-- START OF SUPPLIED ENTRIES --

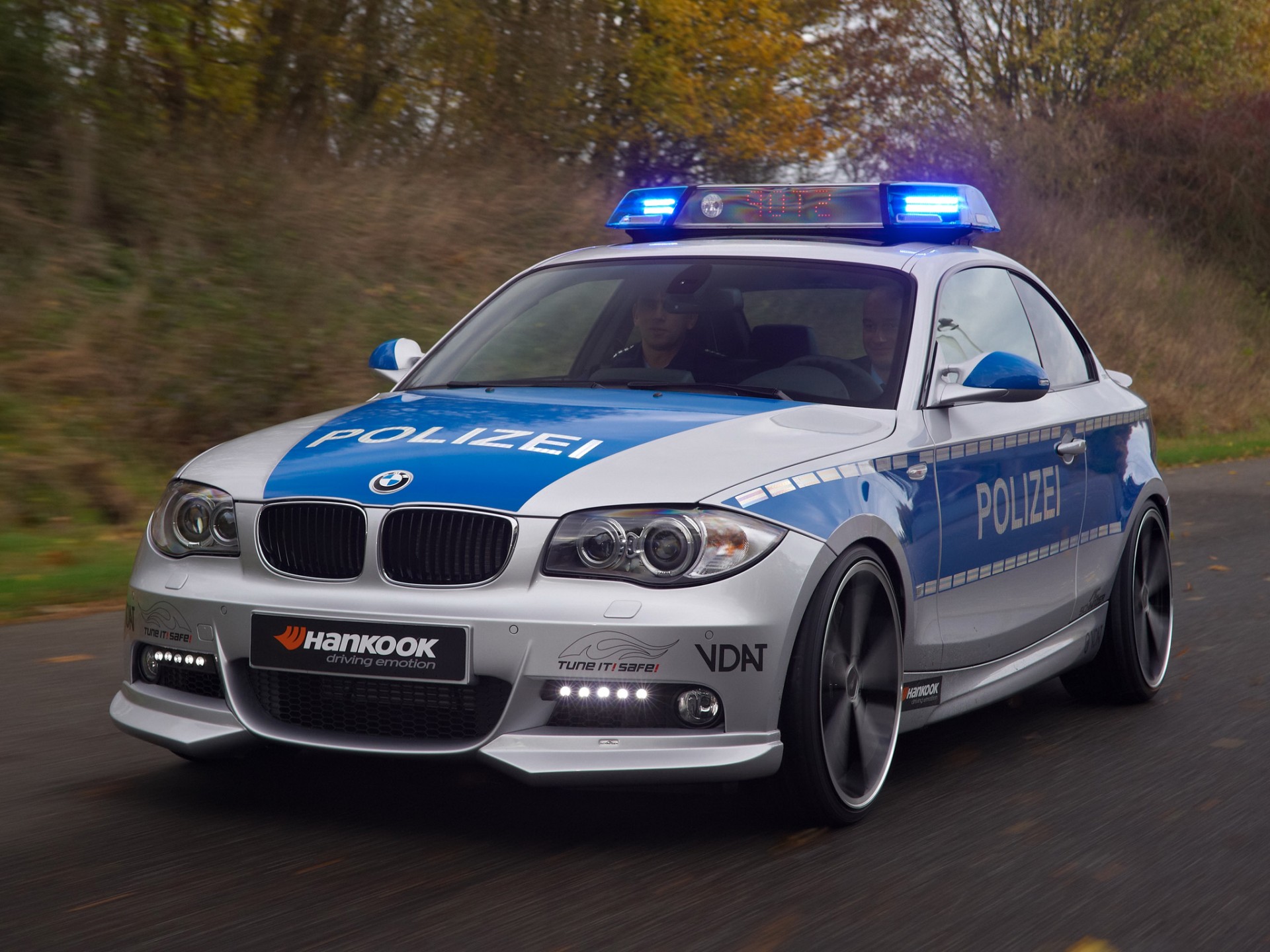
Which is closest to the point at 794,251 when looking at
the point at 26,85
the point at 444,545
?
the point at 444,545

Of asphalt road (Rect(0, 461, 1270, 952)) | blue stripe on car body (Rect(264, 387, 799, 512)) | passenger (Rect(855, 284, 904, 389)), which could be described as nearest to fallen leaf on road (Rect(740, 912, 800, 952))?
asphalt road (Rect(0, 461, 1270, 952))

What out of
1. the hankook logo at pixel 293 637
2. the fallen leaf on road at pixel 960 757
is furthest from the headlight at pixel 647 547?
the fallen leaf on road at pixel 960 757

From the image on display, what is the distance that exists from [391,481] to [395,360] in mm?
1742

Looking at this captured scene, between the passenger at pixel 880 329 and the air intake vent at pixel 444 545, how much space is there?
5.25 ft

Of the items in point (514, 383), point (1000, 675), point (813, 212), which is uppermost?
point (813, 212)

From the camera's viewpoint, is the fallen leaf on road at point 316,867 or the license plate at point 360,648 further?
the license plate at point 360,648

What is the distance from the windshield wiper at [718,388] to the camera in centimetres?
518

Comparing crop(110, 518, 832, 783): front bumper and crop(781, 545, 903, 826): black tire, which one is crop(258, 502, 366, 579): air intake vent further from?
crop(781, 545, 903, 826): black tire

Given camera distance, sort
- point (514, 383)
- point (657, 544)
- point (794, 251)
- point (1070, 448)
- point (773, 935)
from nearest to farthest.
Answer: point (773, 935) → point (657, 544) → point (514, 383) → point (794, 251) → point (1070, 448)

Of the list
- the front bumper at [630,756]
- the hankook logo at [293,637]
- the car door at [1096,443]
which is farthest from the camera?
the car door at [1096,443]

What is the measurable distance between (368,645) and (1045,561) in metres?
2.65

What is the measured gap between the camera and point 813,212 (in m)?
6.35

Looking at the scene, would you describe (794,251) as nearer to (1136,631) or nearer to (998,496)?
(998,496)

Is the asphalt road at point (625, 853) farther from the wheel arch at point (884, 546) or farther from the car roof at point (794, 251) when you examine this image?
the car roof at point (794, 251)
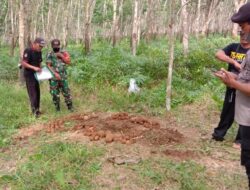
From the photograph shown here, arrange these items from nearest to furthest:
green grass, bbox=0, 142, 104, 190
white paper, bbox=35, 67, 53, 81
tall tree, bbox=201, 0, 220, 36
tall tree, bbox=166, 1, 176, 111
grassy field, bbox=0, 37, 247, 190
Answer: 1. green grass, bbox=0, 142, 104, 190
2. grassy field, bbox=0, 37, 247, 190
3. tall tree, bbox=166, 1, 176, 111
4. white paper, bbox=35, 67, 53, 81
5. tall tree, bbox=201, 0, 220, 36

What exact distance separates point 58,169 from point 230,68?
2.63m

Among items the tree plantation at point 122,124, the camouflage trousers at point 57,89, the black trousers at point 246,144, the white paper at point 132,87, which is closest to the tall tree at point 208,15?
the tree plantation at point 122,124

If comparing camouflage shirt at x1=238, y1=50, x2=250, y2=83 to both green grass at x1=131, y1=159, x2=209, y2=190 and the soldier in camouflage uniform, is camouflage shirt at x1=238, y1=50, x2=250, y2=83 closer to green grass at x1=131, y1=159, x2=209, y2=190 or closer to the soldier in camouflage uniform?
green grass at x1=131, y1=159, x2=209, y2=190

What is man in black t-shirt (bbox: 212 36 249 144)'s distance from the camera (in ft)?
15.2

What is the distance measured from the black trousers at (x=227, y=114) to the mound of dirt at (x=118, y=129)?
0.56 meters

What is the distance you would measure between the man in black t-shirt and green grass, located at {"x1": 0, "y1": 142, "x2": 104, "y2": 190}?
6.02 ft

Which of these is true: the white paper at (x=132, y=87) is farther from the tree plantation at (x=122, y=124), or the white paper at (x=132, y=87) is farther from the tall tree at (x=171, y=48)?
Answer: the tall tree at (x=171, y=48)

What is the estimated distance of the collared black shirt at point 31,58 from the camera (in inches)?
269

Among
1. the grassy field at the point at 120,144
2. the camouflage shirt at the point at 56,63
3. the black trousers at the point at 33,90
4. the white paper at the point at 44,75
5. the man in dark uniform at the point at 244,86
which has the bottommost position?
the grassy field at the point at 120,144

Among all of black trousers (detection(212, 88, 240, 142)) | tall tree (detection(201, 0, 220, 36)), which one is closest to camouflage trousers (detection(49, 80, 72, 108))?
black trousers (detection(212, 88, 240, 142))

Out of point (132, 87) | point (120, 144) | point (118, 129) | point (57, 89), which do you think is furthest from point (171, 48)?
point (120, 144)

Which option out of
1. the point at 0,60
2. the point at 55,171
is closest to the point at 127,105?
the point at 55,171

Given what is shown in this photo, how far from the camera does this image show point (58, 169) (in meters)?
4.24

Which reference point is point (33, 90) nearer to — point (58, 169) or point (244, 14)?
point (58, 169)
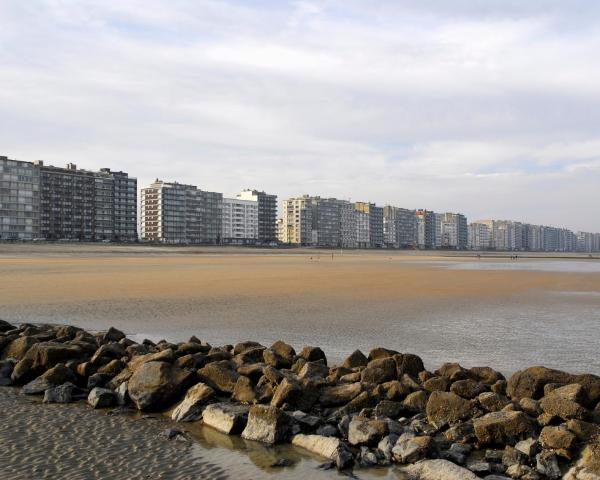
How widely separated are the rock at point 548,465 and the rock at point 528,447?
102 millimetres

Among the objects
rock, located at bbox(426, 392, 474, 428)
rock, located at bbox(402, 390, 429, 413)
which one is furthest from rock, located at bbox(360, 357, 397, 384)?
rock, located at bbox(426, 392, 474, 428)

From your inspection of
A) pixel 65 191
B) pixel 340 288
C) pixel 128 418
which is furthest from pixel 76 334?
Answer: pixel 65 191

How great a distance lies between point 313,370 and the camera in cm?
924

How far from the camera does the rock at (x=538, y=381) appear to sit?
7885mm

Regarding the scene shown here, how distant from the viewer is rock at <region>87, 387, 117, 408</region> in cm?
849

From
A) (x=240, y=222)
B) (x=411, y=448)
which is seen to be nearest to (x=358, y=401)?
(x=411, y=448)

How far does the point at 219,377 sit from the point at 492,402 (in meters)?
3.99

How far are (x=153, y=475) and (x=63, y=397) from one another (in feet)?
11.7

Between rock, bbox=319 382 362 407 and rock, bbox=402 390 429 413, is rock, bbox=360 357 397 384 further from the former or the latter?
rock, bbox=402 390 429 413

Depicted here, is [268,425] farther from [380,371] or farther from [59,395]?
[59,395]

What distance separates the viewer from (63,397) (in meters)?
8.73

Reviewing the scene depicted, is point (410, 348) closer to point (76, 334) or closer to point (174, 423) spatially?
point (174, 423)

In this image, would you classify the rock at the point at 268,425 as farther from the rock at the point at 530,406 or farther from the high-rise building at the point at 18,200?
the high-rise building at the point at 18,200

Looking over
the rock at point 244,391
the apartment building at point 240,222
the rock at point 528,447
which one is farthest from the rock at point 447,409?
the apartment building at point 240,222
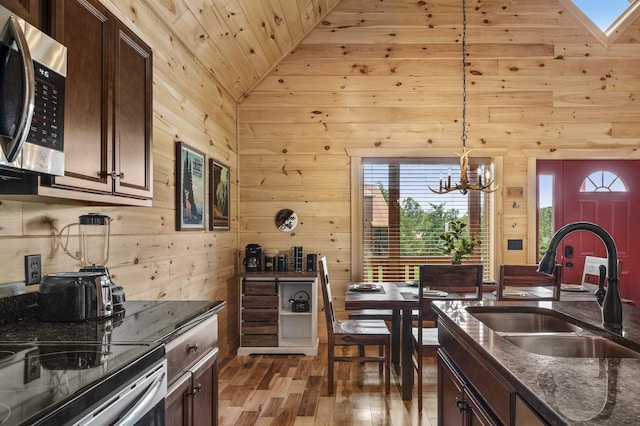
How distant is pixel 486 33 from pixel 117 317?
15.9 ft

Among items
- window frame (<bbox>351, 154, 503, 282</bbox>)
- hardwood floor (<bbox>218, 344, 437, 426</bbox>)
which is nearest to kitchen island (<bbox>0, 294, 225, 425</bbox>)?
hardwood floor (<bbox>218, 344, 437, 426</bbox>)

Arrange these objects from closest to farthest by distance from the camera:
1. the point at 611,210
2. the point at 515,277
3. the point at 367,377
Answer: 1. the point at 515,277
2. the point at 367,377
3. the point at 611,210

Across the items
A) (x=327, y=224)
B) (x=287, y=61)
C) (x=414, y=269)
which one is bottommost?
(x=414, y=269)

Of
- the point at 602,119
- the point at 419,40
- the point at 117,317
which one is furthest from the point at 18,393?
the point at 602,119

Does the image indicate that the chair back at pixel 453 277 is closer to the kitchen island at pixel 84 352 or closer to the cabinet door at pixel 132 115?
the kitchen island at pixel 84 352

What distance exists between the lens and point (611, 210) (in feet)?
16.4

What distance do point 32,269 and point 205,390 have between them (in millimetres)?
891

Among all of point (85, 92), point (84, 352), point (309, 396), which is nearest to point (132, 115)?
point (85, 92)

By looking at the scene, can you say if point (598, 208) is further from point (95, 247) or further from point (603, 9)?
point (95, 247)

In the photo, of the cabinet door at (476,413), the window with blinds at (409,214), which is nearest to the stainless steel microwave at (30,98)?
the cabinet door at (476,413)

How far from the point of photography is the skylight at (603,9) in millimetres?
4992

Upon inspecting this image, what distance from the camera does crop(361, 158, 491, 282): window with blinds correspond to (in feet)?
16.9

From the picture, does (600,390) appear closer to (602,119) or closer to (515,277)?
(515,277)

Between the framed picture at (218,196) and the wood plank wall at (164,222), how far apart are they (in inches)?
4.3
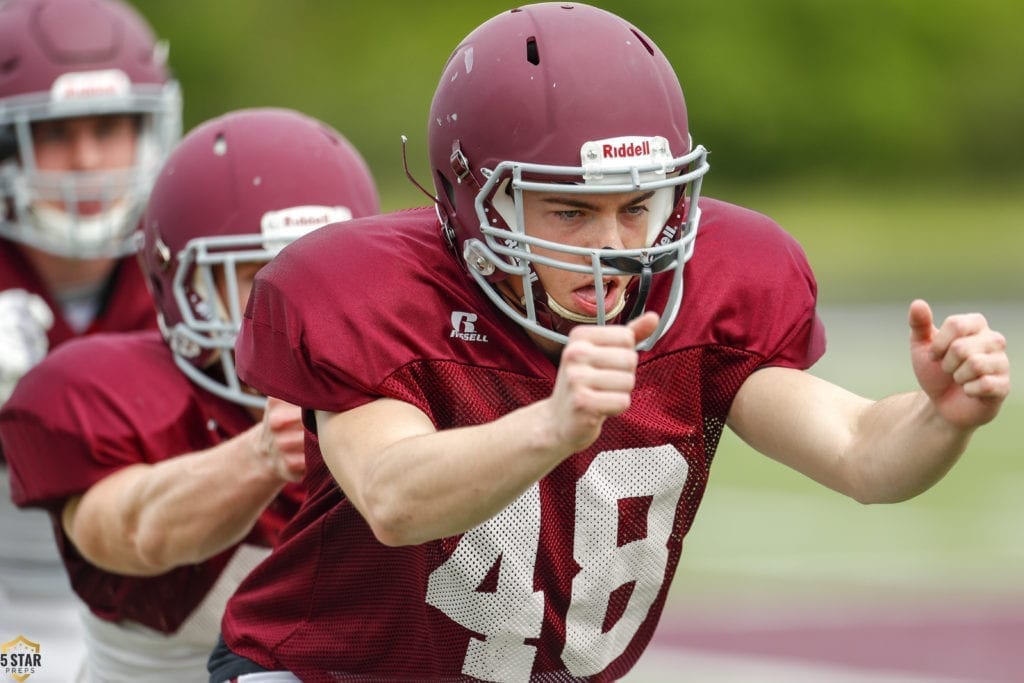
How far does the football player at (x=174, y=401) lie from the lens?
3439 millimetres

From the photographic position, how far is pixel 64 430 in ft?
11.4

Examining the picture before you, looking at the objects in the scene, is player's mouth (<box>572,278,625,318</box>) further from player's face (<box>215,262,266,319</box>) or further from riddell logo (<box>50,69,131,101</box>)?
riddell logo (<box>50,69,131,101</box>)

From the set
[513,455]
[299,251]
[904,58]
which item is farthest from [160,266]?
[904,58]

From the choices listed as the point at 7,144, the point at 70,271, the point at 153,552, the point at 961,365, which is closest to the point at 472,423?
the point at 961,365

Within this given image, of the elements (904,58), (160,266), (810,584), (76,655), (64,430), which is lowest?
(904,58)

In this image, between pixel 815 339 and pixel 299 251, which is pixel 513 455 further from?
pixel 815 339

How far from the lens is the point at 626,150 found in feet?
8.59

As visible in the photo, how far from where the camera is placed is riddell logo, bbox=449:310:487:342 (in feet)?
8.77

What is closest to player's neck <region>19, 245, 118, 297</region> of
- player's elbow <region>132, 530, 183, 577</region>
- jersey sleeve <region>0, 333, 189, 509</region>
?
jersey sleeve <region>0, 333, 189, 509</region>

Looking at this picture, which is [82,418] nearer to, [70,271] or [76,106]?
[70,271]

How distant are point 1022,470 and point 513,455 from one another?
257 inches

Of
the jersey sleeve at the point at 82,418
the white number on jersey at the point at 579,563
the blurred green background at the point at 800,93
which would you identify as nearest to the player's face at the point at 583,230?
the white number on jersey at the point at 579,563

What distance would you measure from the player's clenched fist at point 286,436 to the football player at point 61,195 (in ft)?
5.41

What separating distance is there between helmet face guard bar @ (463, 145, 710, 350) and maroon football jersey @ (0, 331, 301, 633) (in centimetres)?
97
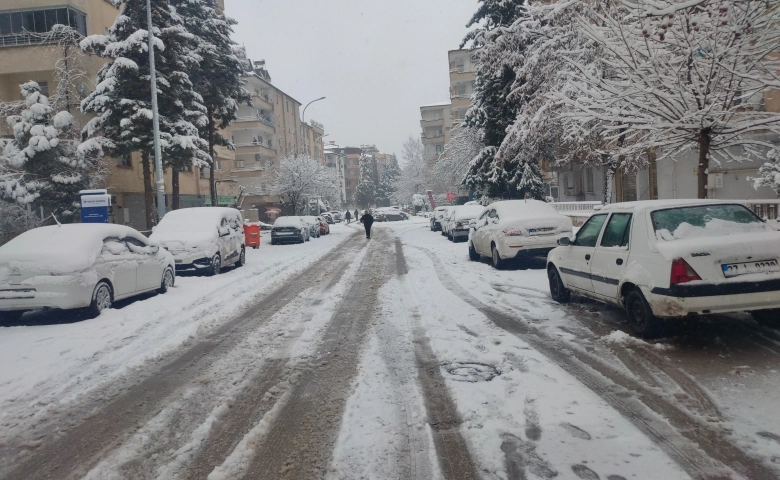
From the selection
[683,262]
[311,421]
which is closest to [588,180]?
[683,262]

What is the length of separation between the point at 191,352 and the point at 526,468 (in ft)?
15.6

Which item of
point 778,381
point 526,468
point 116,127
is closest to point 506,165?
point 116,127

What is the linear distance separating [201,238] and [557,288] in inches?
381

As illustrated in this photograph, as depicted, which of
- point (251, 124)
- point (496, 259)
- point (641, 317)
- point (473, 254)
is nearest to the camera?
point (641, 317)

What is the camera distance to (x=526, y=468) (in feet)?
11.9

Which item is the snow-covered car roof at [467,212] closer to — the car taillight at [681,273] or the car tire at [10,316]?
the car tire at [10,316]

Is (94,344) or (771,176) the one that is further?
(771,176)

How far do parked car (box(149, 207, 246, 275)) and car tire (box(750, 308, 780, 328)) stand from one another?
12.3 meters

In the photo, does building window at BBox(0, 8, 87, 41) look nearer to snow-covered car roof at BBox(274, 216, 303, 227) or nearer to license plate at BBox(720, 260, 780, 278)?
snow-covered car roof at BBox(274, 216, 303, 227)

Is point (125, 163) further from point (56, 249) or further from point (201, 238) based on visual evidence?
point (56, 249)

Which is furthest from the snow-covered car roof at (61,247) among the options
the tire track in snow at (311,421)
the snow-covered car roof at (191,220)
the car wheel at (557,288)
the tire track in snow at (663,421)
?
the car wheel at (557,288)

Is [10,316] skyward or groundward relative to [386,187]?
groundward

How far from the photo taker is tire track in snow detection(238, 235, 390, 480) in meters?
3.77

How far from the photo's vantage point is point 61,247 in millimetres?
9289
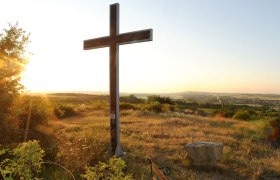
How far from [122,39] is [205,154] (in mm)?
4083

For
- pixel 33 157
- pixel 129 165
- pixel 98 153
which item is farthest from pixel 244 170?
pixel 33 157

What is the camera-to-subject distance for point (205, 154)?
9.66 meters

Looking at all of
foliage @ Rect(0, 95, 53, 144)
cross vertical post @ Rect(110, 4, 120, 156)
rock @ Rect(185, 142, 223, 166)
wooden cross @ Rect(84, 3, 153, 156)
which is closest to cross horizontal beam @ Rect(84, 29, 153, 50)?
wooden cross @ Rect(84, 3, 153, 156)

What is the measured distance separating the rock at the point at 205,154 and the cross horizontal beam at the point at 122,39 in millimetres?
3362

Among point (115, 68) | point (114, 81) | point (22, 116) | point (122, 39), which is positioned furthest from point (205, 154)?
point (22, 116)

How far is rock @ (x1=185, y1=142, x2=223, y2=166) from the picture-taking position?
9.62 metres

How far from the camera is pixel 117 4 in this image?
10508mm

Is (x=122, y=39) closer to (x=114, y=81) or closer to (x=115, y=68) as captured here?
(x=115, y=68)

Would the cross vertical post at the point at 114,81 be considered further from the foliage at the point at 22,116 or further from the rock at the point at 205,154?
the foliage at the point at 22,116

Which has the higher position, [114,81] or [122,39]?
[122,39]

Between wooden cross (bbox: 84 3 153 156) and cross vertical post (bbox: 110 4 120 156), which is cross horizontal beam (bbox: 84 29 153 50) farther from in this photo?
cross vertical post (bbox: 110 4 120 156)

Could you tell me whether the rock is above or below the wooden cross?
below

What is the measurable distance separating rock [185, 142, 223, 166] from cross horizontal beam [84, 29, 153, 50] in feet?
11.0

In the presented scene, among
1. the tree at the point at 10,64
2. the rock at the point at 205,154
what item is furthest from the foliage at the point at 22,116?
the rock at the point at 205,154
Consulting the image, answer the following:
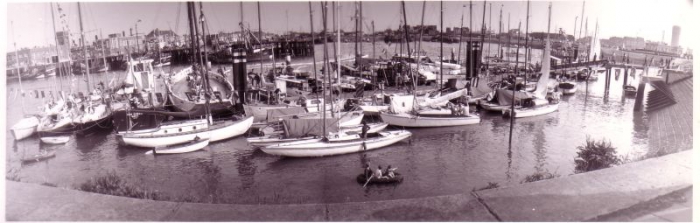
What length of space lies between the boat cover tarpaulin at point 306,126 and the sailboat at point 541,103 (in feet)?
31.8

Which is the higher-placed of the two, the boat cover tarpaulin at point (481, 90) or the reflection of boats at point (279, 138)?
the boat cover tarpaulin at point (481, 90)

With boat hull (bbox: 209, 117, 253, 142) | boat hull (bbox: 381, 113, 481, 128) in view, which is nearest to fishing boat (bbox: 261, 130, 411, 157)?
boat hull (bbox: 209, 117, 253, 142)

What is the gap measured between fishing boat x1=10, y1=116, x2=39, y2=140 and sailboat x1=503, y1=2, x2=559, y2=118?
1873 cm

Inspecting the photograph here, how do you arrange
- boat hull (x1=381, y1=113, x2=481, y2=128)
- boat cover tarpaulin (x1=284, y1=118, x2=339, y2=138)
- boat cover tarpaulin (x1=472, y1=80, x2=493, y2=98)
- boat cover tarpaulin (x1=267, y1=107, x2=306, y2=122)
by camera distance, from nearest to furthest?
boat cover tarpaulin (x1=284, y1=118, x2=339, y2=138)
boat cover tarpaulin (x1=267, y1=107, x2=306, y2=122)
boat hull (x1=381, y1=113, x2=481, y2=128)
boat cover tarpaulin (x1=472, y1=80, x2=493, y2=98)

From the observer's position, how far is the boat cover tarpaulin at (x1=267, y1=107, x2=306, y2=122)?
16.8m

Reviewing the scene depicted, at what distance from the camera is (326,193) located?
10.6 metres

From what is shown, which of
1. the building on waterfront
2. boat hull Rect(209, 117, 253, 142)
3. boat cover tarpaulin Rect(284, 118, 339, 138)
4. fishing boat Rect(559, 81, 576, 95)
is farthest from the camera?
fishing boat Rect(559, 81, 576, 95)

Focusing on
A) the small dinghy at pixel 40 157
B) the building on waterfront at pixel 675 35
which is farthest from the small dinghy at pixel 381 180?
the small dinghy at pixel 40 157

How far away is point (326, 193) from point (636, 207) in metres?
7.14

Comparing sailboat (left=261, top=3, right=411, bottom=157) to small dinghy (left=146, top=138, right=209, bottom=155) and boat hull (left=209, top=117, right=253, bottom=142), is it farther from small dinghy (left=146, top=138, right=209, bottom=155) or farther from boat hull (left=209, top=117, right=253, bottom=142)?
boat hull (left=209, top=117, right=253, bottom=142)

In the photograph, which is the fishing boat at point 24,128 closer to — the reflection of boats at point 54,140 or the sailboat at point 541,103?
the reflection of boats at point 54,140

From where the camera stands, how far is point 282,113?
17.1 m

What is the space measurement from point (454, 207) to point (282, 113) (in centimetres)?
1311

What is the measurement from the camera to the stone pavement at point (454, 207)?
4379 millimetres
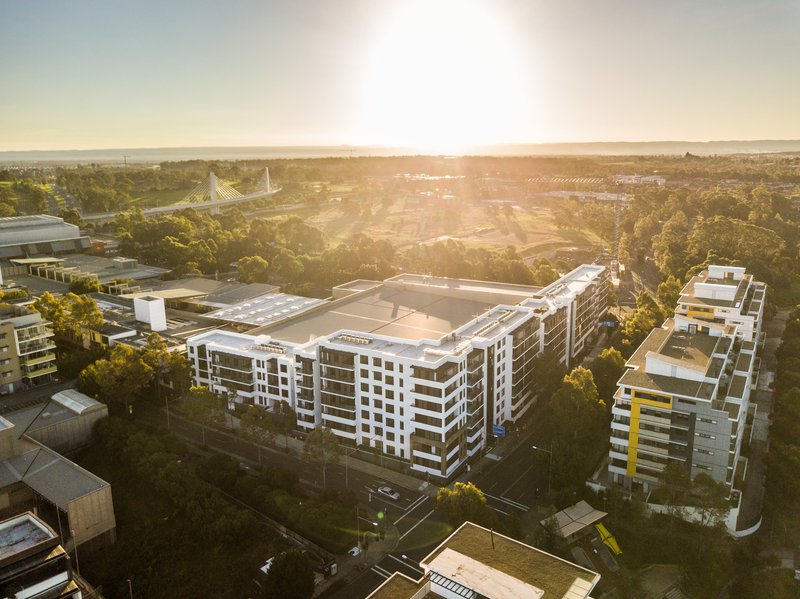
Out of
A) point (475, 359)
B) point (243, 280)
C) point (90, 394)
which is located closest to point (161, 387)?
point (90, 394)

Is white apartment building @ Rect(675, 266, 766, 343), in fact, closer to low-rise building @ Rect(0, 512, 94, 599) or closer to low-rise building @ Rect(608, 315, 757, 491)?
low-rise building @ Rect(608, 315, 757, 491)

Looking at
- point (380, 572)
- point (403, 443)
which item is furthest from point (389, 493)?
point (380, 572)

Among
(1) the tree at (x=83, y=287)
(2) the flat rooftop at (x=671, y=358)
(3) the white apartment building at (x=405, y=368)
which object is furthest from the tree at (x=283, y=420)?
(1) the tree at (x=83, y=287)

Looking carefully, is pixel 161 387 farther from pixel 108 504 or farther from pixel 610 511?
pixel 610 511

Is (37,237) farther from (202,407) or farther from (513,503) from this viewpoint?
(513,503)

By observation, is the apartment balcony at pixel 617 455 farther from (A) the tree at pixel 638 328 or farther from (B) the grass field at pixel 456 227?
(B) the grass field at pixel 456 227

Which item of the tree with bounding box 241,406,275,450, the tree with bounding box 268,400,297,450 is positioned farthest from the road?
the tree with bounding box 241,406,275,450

-- END OF SUPPLIED ENTRIES --

**EXERCISE AIM:** Format the records above from the line with "Which of these" to the line with "Answer: the tall tree at (x=171, y=48)" as a numbered list, dropping any blank lines.

**OUTPUT FOR THIS TASK:**
1. Which of these is true: the white paper at (x=132, y=87) is farther from the tree plantation at (x=122, y=124), or the white paper at (x=132, y=87) is farther from the tall tree at (x=171, y=48)?
2. Answer: the tall tree at (x=171, y=48)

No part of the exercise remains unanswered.